The problem >> Copy out exactly the lines from the first line of the material below through the line containing "common name: mule deer", and nothing beyond them.

Input records >>
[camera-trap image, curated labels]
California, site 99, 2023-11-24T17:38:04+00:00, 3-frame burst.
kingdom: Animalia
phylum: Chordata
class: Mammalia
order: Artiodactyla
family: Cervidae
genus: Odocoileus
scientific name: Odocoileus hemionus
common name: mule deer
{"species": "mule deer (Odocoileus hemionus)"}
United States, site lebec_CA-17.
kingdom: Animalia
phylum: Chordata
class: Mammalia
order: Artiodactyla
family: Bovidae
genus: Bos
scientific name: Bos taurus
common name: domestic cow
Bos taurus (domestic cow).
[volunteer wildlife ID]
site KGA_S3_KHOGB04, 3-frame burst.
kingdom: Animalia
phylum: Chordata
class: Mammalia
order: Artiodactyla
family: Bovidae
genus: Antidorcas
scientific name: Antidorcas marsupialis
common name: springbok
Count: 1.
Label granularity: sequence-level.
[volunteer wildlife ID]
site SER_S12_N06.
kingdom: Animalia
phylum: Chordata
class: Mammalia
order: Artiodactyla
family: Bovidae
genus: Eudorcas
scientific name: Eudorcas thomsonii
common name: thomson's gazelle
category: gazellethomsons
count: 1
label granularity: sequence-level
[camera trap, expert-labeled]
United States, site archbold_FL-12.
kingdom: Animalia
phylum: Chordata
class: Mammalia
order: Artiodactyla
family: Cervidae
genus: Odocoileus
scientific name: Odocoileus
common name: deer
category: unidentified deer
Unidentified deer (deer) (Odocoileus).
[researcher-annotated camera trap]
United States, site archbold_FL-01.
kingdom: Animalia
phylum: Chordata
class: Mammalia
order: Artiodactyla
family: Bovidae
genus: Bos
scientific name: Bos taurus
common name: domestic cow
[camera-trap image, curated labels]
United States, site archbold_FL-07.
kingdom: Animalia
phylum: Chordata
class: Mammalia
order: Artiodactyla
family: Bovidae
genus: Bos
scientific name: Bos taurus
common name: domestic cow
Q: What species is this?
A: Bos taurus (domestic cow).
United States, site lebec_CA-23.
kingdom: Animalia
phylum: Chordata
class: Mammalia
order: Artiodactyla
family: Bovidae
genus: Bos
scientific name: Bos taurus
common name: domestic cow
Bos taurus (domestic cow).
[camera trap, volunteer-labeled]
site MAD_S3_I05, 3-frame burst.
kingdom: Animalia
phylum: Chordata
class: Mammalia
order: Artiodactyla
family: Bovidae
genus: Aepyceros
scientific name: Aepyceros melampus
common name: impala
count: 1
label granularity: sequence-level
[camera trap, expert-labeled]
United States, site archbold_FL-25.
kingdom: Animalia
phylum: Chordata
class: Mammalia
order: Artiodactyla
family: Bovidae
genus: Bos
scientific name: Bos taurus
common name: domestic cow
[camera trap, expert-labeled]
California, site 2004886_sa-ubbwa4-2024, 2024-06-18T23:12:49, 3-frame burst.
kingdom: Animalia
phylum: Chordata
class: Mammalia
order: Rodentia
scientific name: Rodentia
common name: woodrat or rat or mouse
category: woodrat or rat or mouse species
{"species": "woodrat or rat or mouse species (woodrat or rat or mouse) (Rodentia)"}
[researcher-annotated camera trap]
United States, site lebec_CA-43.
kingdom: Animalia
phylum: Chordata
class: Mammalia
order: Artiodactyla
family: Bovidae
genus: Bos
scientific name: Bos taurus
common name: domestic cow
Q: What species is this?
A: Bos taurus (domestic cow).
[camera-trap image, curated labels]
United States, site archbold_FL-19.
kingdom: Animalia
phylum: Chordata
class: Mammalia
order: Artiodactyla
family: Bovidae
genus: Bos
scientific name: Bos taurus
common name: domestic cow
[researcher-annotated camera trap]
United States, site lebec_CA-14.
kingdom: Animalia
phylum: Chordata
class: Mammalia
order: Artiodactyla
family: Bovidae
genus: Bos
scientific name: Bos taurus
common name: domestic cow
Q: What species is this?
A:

Exercise solution >>
[camera-trap image, curated labels]
California, site 99, 2023-11-24T17:38:04+00:00, 3-frame burst.
kingdom: Animalia
phylum: Chordata
class: Mammalia
order: Artiodactyla
family: Cervidae
genus: Odocoileus
scientific name: Odocoileus hemionus
common name: mule deer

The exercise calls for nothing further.